Across the recent three months, 5 analysts have shared their insights on PACCAR (NASDAQ:PCAR), expressing a variety of opinions spanning from bullish to bearish.
In the table below, you'll find a summary of their recent ratings, revealing the shifting sentiments over the past 30 days and comparing them to the previous months.
Insights from analysts' 12-month price targets are revealed, presenting an average target of $117.6, a high estimate of $130.00, and a low estimate of $107.00. Observing a downward trend, the current average is 4.58% lower than the prior average price target of $123.25.
Deciphering Analyst Ratings: An In-Depth Analysis
The analysis of recent analyst actions sheds light on the perception of PACCAR by financial experts. The following summary presents key analysts, their recent evaluations, and adjustments to ratings and price targets.
Key Insights:
To gain a panoramic view of PACCAR's market performance, explore these analyst evaluations alongside essential financial indicators. Stay informed and make judicious decisions using our Ratings Table.
Stay up to date on PACCAR analyst ratings.
Get to Know PACCAR Better
PACCAR: Financial Performance Dissected
Market Capitalization: Exceeding industry standards, the company's market capitalization places it above industry average in size relative to peers. This emphasizes its significant scale and robust market position.
Revenue Growth: PACCAR's revenue growth over a period of 3 months has been noteworthy. As of 31 March, 2024, the company achieved a revenue growth rate of approximately 3.2%. This indicates a substantial increase in the company's top-line earnings. As compared to its peers, the revenue growth lags behind its industry peers. The company achieved a growth rate lower than the average among peers in Industrials sector.
Net Margin: PACCAR's net margin is impressive, surpassing industry averages. With a net margin of 13.67%, the company demonstrates strong profitability and effective cost management.

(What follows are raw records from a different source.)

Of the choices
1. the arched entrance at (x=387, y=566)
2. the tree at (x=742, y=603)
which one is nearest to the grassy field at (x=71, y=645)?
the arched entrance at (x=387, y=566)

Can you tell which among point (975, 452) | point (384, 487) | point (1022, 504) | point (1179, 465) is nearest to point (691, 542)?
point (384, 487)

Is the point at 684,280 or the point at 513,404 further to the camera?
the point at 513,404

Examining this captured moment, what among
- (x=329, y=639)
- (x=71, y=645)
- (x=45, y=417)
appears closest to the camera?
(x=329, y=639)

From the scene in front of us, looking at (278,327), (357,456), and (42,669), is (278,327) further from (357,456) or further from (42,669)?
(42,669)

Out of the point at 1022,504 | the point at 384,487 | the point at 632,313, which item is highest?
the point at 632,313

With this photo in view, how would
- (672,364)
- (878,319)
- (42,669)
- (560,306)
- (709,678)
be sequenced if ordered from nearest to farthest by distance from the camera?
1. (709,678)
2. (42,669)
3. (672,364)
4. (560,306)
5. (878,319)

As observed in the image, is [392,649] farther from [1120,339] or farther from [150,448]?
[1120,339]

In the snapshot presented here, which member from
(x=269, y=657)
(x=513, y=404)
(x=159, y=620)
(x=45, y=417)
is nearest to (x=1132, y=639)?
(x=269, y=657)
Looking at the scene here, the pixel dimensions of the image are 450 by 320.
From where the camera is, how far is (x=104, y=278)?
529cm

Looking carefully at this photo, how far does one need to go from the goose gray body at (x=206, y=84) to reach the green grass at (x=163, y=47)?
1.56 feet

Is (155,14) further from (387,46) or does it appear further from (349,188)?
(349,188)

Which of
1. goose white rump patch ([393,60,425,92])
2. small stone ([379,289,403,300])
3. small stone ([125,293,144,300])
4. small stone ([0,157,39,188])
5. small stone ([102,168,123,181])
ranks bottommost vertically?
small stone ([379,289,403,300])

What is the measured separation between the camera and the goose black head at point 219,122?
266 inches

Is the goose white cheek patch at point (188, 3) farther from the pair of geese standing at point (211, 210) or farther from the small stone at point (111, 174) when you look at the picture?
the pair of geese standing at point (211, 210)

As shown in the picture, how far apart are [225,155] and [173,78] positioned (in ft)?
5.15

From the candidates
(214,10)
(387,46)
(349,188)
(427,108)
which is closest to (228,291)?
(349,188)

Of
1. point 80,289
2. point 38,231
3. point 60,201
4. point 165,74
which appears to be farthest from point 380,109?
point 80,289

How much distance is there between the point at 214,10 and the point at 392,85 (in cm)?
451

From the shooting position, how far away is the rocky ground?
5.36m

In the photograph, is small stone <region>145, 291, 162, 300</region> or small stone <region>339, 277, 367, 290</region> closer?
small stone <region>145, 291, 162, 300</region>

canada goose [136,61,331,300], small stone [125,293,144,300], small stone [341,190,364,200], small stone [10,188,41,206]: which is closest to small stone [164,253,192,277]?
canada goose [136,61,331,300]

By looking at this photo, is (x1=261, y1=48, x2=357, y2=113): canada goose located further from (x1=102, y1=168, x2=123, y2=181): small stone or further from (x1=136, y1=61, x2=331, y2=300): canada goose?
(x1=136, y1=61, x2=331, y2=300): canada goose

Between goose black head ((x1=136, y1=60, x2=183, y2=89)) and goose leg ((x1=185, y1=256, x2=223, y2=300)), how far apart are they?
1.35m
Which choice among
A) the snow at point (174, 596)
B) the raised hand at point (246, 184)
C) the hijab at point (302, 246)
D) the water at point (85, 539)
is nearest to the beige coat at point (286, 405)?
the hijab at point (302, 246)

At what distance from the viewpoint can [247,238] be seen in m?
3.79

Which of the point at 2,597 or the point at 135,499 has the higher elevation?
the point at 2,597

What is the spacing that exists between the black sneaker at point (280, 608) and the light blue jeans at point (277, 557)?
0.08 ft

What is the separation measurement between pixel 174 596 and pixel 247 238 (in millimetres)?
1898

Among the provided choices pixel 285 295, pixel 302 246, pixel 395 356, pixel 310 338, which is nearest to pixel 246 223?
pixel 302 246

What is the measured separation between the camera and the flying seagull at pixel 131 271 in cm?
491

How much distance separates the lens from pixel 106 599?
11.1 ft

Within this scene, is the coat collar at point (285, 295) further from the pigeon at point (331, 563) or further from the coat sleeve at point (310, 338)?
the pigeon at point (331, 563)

Return on Equity (ROE): PACCAR's financial strength is reflected in its exceptional ROE, which exceeds industry averages. With a remarkable ROE of 7.3%, the company showcases efficient use of equity capital and strong financial health.
Return on Assets (ROA): PACCAR's financial strength is reflected in its exceptional ROA, which exceeds industry averages. With a remarkable ROA of 2.94%, the company showcases efficient use of assets and strong financial health.
Debt Management: PACCAR's debt-to-equity ratio is below the industry average. With a ratio of 0.83, the company relies less on debt financing, maintaining a healthier balance between debt and equity, which can be viewed positively by investors.
Understanding the Relevance of Analyst Ratings
Analyst ratings serve as essential indicators of stock performance, provided by experts in banking and financial systems. These specialists diligently analyze company financial statements, participate in conference calls, and engage with insiders to generate quarterly ratings for individual stocks.
Some analysts publish their predictions for metrics such as growth estimates, earnings, and revenue to provide additional guidance with their ratings. When using analyst ratings, it is important to keep in mind that stock and sector analysts are also human and are only offering their opinions to investors.
This article was generated by Benzinga's automated content engine and reviewed by an editor.